Public evenings Tout Lui Faut Foundation

Publieksavonden Stichting Tout Lui Faut

Two years ago, Maartje Duin created the podcast series “The plantation of my ancestors”. In this podcast (Prospektor/VPRO, 2020), she searches for traces of the slavery past in her family history. She discovers that her great-great-grandmother held a share in the Surinamese sugar plantation Tout Lui Faut and seeks contact with descendants of the enslaved. Together with Peggy Bouva, she reconstructs this history. At the end, they bring their families together.

The series is one of the best-listened-to Dutch-language podcasts and won several awards. It inspired many listeners to look for traces of the slavery past in their own family history.

Dialogue

Following the series, Maartje founded the Tout Lui Faut Foundation in June 2021 together with Peggy Bouva and Rehana Ganga. The foundation aims to bring about a permanent change in the historical knowledge and perception of Dutch people. It does so in the conviction that, as a society, we can only move forward from togetherness. It wants to continue the dialogue that arose following the podcast “The plantation of my ancestors” in a sustainable way.

The foundation organises public evenings to make the personal involvement of Dutch people with the history of slavery visible and open to debate. These evenings are always marked by dialogue. The public is actively involved by talking to each other in groups.

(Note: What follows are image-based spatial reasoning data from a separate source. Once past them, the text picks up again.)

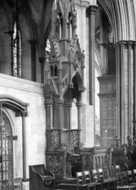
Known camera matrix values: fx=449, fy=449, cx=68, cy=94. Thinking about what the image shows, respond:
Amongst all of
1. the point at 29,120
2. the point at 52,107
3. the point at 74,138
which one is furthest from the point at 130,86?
the point at 29,120

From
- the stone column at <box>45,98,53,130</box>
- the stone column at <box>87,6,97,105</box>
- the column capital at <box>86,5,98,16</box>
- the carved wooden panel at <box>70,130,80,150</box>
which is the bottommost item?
the carved wooden panel at <box>70,130,80,150</box>

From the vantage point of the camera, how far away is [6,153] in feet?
42.7

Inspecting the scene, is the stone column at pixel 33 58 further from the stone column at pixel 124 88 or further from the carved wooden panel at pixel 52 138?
the stone column at pixel 124 88

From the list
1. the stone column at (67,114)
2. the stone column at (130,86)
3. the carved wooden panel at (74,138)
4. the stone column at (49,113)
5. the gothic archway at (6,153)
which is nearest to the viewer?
the gothic archway at (6,153)

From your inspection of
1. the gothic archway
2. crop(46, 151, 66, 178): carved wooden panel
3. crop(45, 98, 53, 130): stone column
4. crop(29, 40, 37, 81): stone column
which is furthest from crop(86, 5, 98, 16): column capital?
the gothic archway

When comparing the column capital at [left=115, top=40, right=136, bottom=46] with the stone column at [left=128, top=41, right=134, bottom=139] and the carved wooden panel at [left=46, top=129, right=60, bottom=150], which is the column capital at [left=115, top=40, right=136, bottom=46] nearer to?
the stone column at [left=128, top=41, right=134, bottom=139]

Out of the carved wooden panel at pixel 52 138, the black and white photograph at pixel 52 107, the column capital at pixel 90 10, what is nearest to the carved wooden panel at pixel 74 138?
the black and white photograph at pixel 52 107

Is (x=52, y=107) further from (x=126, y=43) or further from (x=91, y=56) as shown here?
(x=126, y=43)

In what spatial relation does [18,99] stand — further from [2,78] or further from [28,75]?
[28,75]

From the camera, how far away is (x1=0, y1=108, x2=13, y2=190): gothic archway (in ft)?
42.2

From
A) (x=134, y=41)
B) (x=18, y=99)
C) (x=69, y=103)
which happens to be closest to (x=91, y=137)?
(x=69, y=103)

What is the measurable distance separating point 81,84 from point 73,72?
0.93 metres

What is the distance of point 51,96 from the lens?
570 inches

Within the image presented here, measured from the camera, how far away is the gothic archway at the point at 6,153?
42.2 ft
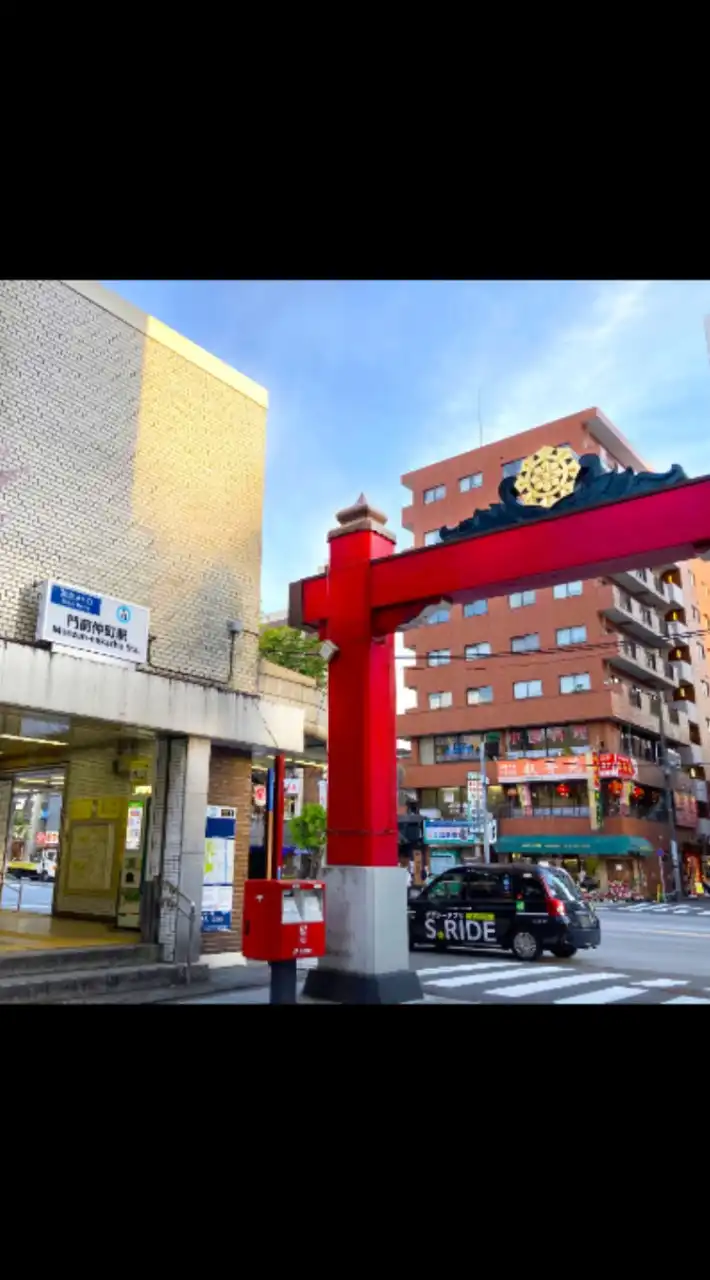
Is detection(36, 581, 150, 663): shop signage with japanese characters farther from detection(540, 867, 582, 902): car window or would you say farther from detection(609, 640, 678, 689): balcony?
detection(609, 640, 678, 689): balcony

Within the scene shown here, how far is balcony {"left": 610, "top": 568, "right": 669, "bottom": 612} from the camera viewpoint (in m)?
47.1

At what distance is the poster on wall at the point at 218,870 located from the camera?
1170 centimetres

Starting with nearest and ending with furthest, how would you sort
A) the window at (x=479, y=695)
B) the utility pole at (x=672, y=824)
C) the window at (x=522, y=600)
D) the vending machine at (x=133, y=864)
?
1. the vending machine at (x=133, y=864)
2. the utility pole at (x=672, y=824)
3. the window at (x=522, y=600)
4. the window at (x=479, y=695)

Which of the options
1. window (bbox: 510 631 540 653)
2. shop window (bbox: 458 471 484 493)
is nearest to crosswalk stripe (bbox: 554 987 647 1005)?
window (bbox: 510 631 540 653)

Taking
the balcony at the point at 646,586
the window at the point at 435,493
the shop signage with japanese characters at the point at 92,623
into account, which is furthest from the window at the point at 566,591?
the shop signage with japanese characters at the point at 92,623

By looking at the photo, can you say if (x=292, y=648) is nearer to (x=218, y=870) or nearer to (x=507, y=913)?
(x=507, y=913)

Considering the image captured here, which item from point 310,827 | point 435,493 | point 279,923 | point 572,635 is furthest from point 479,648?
point 279,923

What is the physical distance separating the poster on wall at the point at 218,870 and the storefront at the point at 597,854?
3234 centimetres

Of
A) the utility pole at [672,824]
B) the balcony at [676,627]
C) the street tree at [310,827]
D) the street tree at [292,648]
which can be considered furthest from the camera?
the balcony at [676,627]

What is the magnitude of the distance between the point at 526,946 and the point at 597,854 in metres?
28.9

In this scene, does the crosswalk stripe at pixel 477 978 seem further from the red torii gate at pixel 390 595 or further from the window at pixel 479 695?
the window at pixel 479 695

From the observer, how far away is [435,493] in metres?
53.6

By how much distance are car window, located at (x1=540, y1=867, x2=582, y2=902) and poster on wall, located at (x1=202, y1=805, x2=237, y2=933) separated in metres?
5.54
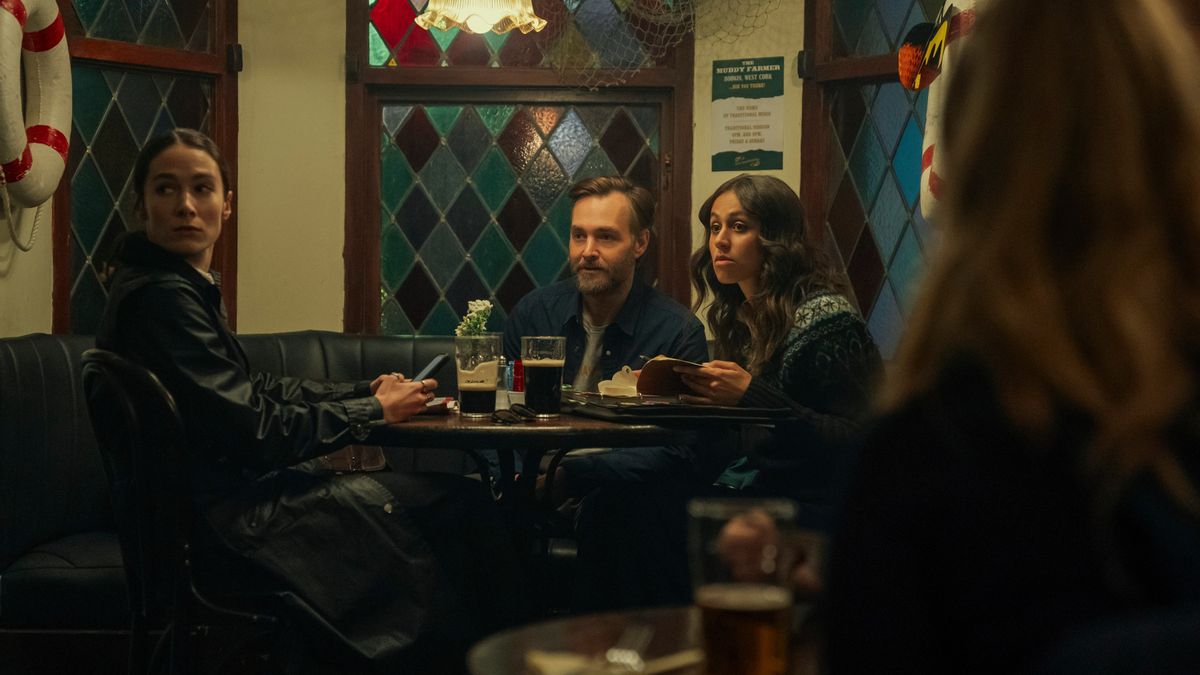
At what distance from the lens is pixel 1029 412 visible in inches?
24.7

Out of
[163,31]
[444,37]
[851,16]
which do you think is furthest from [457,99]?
[851,16]

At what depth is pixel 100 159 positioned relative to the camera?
4.38 m

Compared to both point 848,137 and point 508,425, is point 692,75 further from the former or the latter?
point 508,425

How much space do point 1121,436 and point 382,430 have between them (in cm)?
211

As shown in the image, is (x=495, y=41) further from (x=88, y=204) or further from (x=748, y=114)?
(x=88, y=204)

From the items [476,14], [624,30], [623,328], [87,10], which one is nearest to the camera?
[623,328]

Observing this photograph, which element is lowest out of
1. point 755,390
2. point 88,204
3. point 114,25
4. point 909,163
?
point 755,390

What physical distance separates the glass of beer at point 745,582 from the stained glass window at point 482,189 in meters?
4.00

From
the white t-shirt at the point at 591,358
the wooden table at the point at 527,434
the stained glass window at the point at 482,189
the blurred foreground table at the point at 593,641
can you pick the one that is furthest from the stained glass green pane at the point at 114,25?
the blurred foreground table at the point at 593,641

Other activities of the foundation include facilitating meetings between descendants of both sides of the slavery past and giving guest lectures at schools.

Public evenings

This year, the foundation organised three public evenings in Zeeland. The first took place on March 30 in Middelburg’s Civic Hall with former newsreader Noraly Beyer and former GP Jan de la Hayze in attendance. Jan was descended from Evert van Emden, a plantation owner who kept domestic servants in slavery. One of them was Noraly’s foremother Sophietje. When Evert’s wife died in childbirth, Sophietje became his son Egbert’s wet-nurse.

Over a century and a half later, their descendants felt they had a distinct bond with each other. Jan: “At the end it dawned on me, and that moved me, that our ancestors drank milk from the same mother’s breast.”

The second meeting took place on July 6 at the MuZEEum in Vlissingen. Discussions were held with Maartje’s mother Albertine Duin – van Lynden, psychiatrist Glenn Helberg and Angelique Duijndam of Anti Discrimination Bureau Zeeland on the impact of the slavery past.

The third meeting will take place on October 21 Jochem Sprenger as guest. Following the podcast, he went looking for the slavery past of his patrician family from Zeeland. “Well, I was shocked by the enormity of it. (…) It was as if an entire bookcase fell on me.”

These meetings were made possible thanks to a financial contribution from the Hurgronje Family Fund.